I recently had a failure on my 4 TB RAID5 array. It happened when I moved the server from the rack to my office, in preparation for converting it to a desktop system. It would still host the RAID array, but it would no longer be running all the virtual machines.
During the move, I also upgraded the RAM. Shortly after powering the server on, I noticed that any access to my harddrives (RAID or not) was extremely slow. The kernel showed high load, with 98% being in system. Wow. Before I had time to realize it was the RAM I added, I lost a drive on the RAID array. I pulled the RAM, and things went back to normal. I added a new drive and started rebuilding the array. At 97.1% complete a second drive got a permanent read error. Good bye array.
I managed to get the array back up degraded, but I couldn’t rebuild it. Now I know I could probably have used dd to copy the disk to a new one, get another new drive, and rebuild that way. Oh well, hindsight is 20/20.
I needed to get my data off the degraded array. There was no critical data on it, so it had never been backed up. How am I going to back up 2+ TB of data anyway. It mostly contained over 1000 recordings from MythTV, some audio and video, and pictures. Still, if I could save the data, I really wanted to. So, I went out and purchased a Drobo. Drobo’s don’t really like Linux that much, so I hooked it up to my Mac Mini and started copying data over via rsync. Wow, was that slow!
It turns out the Drobo is a really. slow. device. Although it can handle watching live TV via MythTV, it barely keeps up. Anything else done on the Drobo kills the TV. Granted, the Drobo is a Firewire 800 device, but it still slower than that would imply. Knowing that I will be recording and watching 2 HD streams at the same time, I knew the Drobo wouldn’t cut it for me. For example, a Drobo rebuild could take days, and it’s all internal to the Drobo, no firewire used. But, during rebuild, live TV was impossible to watch.
I built a new 4 disk 2.8 TB RAID5 array under Linux, and started transferring live TV and recording to the RAID5 array. Things got much better I decided to do some tests.
The Drobo, connected via Firewire 800, writing a 16GB file took 628.89 seconds (10.48 minutes) ~25 MB/s
The Linux RAID 5, writing a 16GB file took 135.59 seconds (2.26 minutes) ~121 MB/s
25 MB/s is doable for two HD channels, except for the issue that nothing else could use the drives at the same time.
I then tested the connection via the network. My MythTV Server is a simple Pentium M 1.5 GHz system, and it uses remote Samba shares for it’s storage, over GB ethernet.
The Drobo via OSX SMB share, same 16 GB file took 1451.37 seconds (24.19 minutes) ~ 11.3 MB/s
The Linux RAID5 via Linux SMB share, same 16 GB file took 459.08 seconds (7.65 minutes) ~ 35.7 MB/s
Ummmm.

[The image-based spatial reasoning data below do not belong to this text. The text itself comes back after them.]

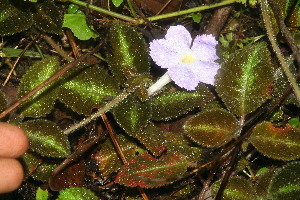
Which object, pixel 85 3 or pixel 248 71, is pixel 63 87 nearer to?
pixel 85 3

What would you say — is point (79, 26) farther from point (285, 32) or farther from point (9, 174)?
point (285, 32)

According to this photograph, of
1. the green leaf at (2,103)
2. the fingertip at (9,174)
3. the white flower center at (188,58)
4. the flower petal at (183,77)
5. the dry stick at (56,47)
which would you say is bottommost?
the fingertip at (9,174)

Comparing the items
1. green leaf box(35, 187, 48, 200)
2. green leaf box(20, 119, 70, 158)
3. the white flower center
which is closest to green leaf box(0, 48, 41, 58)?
green leaf box(20, 119, 70, 158)

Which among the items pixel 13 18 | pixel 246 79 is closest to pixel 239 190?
pixel 246 79

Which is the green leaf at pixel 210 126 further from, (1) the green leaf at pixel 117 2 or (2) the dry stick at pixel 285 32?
(1) the green leaf at pixel 117 2

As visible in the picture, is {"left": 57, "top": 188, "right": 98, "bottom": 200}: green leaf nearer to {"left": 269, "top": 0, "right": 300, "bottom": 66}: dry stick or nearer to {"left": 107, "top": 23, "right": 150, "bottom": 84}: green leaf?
{"left": 107, "top": 23, "right": 150, "bottom": 84}: green leaf

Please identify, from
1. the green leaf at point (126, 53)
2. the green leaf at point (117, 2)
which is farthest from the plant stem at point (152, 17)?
the green leaf at point (126, 53)
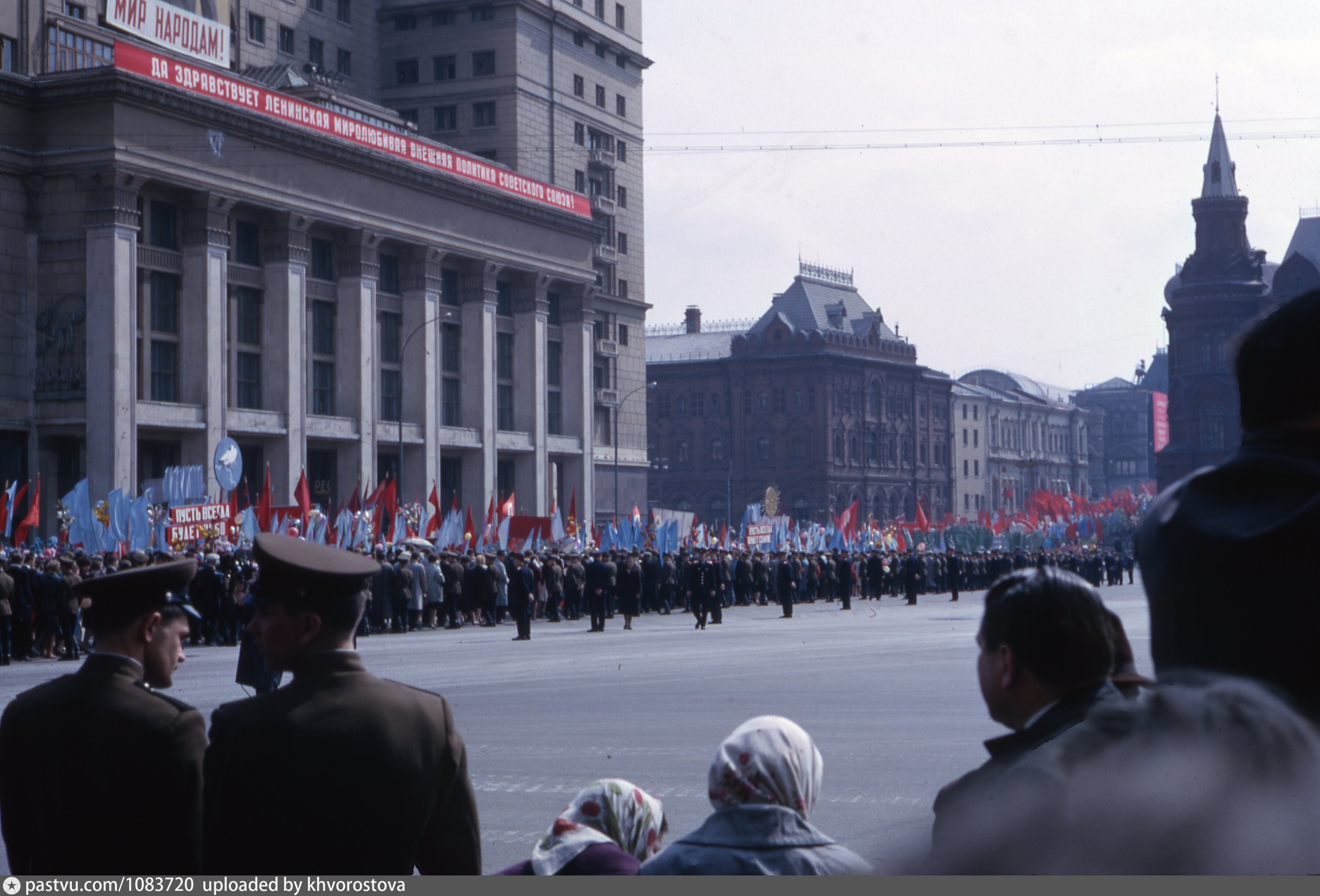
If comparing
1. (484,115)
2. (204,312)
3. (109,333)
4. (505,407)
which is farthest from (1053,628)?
(484,115)

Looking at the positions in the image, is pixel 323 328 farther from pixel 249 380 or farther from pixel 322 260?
pixel 249 380

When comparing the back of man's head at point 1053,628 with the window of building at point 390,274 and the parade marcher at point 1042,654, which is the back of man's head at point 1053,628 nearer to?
the parade marcher at point 1042,654

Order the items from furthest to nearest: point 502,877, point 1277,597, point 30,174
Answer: point 30,174 < point 502,877 < point 1277,597

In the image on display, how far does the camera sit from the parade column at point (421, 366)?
217 feet

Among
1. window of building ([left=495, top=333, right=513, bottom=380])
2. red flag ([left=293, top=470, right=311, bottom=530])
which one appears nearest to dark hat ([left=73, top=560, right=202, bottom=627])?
red flag ([left=293, top=470, right=311, bottom=530])

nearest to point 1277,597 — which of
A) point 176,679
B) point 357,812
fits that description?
point 357,812

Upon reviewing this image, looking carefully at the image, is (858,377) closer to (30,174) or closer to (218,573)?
(30,174)

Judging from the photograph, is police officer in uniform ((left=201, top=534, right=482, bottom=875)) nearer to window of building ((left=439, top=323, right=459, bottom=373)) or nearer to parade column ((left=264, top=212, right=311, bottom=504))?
parade column ((left=264, top=212, right=311, bottom=504))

Ouch! The Mac Mini is a Core2Duo at 2.6 GHz, the Linux is a Core2Quad at 2.6 GHz. Neither used any noticeable CPU during the file transfer.
Tweaking the OSX smb.conf file didn’t help any. What did help was specified here. That alone changed my speed to 16 MB/s. Still not good enough, but better.
The Drobo is a cool device, and has it’s place. But not in a media streaming type environment. I’ll use the Drobo to store my audio, pictures, and movies, but not my live TV recordings for MythTV.